** START **

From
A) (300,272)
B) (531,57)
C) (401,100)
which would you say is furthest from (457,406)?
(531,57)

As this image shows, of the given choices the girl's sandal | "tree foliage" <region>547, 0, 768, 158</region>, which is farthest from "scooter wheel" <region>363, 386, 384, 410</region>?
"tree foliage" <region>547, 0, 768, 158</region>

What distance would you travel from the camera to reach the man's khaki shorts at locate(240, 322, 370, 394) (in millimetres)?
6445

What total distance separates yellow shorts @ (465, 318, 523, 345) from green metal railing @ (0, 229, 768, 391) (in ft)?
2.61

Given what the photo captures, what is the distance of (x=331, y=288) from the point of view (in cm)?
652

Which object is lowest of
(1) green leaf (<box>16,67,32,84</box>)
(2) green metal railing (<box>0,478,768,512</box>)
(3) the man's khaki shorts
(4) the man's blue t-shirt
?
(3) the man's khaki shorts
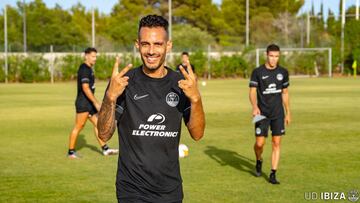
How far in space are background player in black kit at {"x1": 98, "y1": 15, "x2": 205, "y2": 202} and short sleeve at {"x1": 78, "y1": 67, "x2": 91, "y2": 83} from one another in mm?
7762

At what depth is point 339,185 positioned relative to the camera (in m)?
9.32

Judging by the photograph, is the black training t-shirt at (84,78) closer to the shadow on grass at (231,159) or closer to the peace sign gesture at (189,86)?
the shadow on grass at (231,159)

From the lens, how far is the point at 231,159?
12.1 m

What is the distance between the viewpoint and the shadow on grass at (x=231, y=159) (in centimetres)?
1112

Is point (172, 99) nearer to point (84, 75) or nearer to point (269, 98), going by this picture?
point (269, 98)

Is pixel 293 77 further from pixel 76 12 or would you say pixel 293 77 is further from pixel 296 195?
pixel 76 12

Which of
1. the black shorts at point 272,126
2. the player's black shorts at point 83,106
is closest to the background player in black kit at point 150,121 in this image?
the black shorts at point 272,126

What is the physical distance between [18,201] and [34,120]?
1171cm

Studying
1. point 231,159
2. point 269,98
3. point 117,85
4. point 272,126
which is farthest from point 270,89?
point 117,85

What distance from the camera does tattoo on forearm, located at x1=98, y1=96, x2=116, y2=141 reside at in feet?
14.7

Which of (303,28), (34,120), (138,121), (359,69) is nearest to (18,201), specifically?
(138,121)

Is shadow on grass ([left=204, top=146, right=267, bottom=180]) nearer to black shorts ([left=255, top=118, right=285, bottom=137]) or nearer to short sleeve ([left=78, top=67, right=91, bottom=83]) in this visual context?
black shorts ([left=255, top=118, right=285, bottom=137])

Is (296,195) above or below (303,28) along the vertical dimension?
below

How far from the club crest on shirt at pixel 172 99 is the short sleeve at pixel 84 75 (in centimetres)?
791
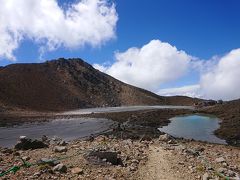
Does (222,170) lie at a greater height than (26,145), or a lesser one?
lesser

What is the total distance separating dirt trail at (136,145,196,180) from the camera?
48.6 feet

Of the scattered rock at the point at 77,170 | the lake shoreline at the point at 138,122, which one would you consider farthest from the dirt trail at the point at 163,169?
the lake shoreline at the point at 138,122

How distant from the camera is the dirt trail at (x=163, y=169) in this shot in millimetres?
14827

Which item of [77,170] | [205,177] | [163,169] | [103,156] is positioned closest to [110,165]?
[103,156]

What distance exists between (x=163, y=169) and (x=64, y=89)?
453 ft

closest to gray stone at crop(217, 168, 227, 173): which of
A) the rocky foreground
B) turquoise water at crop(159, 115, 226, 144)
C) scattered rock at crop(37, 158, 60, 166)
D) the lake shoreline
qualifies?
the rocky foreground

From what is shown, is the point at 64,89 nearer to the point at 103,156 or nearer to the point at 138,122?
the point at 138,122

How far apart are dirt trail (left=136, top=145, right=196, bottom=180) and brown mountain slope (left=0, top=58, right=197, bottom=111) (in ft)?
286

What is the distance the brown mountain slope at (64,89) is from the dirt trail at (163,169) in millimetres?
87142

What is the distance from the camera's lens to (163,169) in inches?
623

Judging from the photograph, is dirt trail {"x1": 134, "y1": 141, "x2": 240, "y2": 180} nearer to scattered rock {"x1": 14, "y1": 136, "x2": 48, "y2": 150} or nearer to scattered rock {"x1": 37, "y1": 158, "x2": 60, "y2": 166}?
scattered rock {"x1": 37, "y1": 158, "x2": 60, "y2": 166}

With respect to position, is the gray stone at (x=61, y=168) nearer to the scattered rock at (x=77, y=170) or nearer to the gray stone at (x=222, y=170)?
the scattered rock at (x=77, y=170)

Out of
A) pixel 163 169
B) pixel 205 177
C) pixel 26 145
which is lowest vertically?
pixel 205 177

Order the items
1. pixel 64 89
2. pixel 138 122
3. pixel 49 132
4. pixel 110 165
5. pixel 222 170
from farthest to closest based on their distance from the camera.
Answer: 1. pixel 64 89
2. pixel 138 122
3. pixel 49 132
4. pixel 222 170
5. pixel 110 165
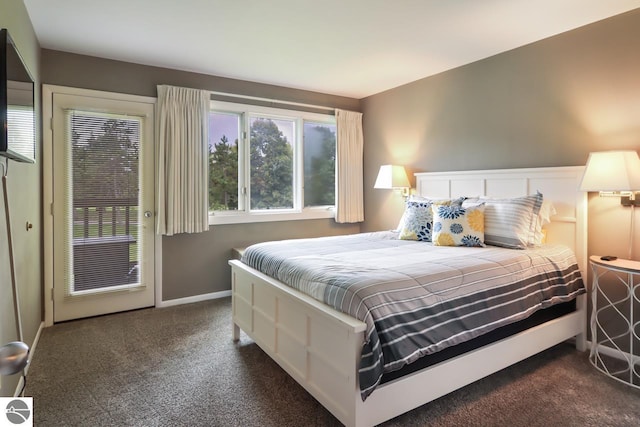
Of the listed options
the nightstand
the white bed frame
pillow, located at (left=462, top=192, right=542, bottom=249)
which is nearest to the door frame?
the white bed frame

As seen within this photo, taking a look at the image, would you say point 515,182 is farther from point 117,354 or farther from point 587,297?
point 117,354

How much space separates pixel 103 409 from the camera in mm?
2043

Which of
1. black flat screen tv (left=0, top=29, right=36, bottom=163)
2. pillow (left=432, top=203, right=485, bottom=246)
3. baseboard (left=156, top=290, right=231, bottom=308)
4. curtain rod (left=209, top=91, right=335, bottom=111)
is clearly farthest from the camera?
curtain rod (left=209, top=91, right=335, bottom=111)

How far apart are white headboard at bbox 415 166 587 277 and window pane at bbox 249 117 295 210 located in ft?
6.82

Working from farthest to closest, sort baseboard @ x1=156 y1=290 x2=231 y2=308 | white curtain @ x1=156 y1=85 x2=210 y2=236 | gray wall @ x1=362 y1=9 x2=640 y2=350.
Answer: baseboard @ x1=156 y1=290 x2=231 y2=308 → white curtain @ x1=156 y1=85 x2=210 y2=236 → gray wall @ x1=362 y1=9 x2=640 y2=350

** END **
** START **

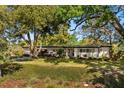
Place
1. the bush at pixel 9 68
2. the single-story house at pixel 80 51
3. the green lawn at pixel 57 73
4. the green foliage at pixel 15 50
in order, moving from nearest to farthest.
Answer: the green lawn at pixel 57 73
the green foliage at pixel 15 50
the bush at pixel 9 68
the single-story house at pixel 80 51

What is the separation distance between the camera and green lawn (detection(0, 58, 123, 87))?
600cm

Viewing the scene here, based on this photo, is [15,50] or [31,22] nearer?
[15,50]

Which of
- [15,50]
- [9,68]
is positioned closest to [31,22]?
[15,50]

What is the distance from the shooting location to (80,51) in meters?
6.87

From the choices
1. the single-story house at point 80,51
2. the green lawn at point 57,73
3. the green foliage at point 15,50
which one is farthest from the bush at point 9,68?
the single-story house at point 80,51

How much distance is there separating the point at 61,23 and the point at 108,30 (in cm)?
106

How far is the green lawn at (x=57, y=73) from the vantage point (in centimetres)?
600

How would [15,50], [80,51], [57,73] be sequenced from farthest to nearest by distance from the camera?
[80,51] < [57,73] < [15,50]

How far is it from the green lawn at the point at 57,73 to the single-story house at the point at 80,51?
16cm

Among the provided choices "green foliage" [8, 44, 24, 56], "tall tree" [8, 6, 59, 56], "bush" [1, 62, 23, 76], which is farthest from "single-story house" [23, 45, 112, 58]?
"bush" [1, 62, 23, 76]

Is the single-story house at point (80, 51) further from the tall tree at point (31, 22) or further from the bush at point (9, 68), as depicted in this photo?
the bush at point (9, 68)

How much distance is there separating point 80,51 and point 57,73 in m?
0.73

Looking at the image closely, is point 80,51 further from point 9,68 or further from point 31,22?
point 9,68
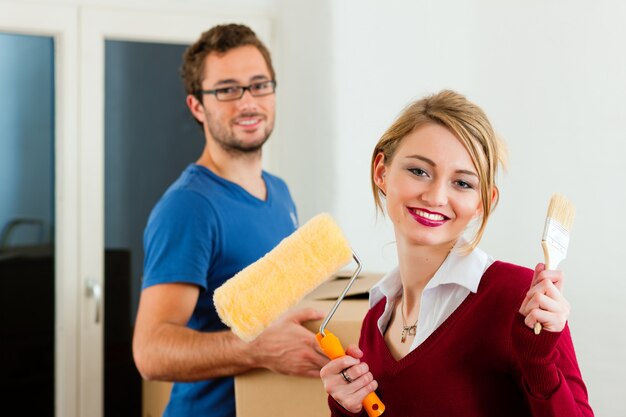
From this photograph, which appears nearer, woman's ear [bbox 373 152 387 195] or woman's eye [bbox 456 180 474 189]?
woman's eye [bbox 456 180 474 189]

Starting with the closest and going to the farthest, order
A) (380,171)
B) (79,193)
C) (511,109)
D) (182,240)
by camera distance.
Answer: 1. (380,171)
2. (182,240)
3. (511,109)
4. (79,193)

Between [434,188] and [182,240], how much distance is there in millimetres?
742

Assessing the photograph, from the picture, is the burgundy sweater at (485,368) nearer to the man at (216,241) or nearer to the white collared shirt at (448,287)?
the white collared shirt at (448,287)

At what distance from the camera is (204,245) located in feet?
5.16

** END **
** START **

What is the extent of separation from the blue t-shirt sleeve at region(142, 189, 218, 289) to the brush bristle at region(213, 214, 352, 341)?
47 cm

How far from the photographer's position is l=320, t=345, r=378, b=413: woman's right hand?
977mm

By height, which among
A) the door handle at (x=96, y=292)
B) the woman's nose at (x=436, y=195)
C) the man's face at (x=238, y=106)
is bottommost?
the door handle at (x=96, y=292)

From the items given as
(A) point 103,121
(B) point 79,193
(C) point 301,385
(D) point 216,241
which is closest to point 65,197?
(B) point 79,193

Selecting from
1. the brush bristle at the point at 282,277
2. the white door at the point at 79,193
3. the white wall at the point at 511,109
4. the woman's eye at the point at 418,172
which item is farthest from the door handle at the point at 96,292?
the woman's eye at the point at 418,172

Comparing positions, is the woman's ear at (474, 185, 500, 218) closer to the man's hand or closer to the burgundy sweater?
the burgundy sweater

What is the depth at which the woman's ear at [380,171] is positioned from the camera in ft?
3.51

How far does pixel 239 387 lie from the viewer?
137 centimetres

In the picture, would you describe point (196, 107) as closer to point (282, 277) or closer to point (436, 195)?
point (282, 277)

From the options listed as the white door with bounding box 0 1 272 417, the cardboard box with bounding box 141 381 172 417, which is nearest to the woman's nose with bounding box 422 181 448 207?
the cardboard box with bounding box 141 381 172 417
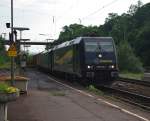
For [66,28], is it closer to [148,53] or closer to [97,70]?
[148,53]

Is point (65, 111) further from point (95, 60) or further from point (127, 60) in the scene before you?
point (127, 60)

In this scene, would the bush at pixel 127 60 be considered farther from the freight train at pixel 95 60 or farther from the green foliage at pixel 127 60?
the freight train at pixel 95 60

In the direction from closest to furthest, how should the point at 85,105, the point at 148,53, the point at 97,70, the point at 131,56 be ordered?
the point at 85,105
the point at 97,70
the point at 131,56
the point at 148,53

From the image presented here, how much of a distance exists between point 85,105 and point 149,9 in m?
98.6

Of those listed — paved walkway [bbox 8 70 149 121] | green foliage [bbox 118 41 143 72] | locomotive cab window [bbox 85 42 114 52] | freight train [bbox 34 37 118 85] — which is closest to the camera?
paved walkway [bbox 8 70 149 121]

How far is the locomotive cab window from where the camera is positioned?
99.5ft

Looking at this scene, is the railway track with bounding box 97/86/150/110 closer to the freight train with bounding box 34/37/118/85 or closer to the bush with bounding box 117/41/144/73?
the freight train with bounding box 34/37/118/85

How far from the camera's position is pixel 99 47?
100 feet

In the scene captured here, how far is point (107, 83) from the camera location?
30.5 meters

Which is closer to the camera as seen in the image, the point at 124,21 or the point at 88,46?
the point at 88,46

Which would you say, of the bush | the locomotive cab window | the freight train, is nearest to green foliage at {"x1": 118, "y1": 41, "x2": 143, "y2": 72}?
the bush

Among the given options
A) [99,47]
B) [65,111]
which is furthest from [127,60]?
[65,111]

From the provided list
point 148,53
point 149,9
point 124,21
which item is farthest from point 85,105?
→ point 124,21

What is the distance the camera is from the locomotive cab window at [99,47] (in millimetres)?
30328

** END **

- **What is needed**
Find every line in the entries above that contains the word "pillow", and copy each one out in full. Matches must have the same capitalization.

- **The response**
pillow, located at (left=462, top=192, right=542, bottom=249)
2. pillow (left=432, top=203, right=485, bottom=246)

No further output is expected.